Young love, rekindled love, plotting couples, and a dinner that erupts into chaos – what more could an audience want in an evening at the opera? Illustrious actress Desiree Armfeldt has captured the affection of two men, Count Carl Magnus and Fredrik Egerman…both are married. Jealousy and passion abound as the two battle for Desiree’s heart sparking their mistrusting wives to seek their own journey of passion. The plot reaches a zenith when all of the players gather for a weekend in the country where emotions run rampant.
This beautiful production, opening Saturday, June 24, was designed and directed by American fashion icon Isaac Mizrahi in 2010 in St. Louis. The production was remounted by Houston Grand Opera in 2014, but this time with director Matthew Ozawa and conductor Eric Melear at the helm. DMMO is thrilled to welcome this same team to Indianola to lead our production of this tremendous work.
We are also excited to welcome back soprano Kelly Kaduce, following her successful debut last season as Alice Ford in Falstaff, as Desirée Armfeldt and her real life husband Lee Gregory, last seen as Maximiliian in Candide during our 30th anniversary season, as Count Carl Magnus. Troy Cook returns as Fredrik Egerman, and the unforgettable Elise Quagliata, praised for her portrayal of Sister Helen Prejean in Dead Man Walking, will sing Countess Charlotte Malcolm. The audience favorite Joyce Castle will play the iconic role of Madame Armfeldt. Completing the cast is debut soprano Lauren Snouffer and tenor Quinn Bernegger as Anne and Henrik.
Clive Barnes of The New York Times wrote “It is the remembrance of a few things past, and all to the sound of a waltz and the understanding smile of a memory. Good God! – an adult musical!” after the show opened in 1973. Des Moines Metro Opera is pleased to offer this musical gem as a focal point of this summer and Stephen Sondheim’s masterpiece, based off of Ingmar Bergman’s film “Smiles of a Summer Night,” offers a sophisticated yet subtle counterpoint to the pageantry of anniversary season celebrations. Secure your tickets today for what is sure to be an unforgettable night in the theatre!

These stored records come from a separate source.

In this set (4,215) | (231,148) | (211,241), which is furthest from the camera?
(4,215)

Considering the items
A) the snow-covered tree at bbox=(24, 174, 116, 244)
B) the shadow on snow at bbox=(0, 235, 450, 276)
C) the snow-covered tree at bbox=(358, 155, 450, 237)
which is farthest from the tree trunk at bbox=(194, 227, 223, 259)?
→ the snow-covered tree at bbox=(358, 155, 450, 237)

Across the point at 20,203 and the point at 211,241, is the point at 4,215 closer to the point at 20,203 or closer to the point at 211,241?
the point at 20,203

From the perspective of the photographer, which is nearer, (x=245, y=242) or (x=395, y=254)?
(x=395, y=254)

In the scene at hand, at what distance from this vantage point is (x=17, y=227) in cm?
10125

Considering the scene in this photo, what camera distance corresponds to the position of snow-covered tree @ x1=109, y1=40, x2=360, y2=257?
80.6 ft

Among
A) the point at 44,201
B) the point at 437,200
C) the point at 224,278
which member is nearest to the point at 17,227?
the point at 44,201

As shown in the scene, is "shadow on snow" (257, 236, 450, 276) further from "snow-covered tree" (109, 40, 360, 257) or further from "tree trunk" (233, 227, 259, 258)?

FUN FACT: Set in Sweden at the turn of the 20th century, A Little Night Music explores a particularly interesting geographic oddity that occurs around our planet’s poles during the summer and winter months, a phenomenon called Midnight Sun. During the summer months in areas north of the Arctic Circle, the sun is visible in the sky for nearly the entire day, with each day’s sunlight growing in duration until the summer solstice in late June when the sun never sets. This particular occurrence (and how it affects a person’s body and mind) fascinated Sondheim, who included several passages in the show about “perpetual sunset.” The text below opens Act II, sung by the Liebeslieders (a five-person “Greek chorus” that reflects on the action of the story and provides witty commentary):
“The sun sits low, diffusing its usual glow. Five o’clock, twilight. Vespers sound and it’s six o’clock, twilight all around, but the sun sits low, as low as it’s going to go. Eight o’clock, twilight. How enthralling! It’s nine o’clock, twilight. Slowly crawling towards ten o’clock, twilight. Crickets calling, the vespers ring, the nightingale’s waiting to sing. The rest of us wait on a string. Perpetual sunset is rather an unsettling thing.”
Shortly thereafter, the Liebeslieders reflect on the days immediately following the summer solstice when the sun finally dips below the horizon, “The light is pink and the air is still, and the sun is slinking behind the hill. And when finally it sets, as finally it must, when finally it lets the moon and stars adjust, when finally we greet the dark and we’re breathing “Amen!” Surprise of surprises, it instantly rises again…”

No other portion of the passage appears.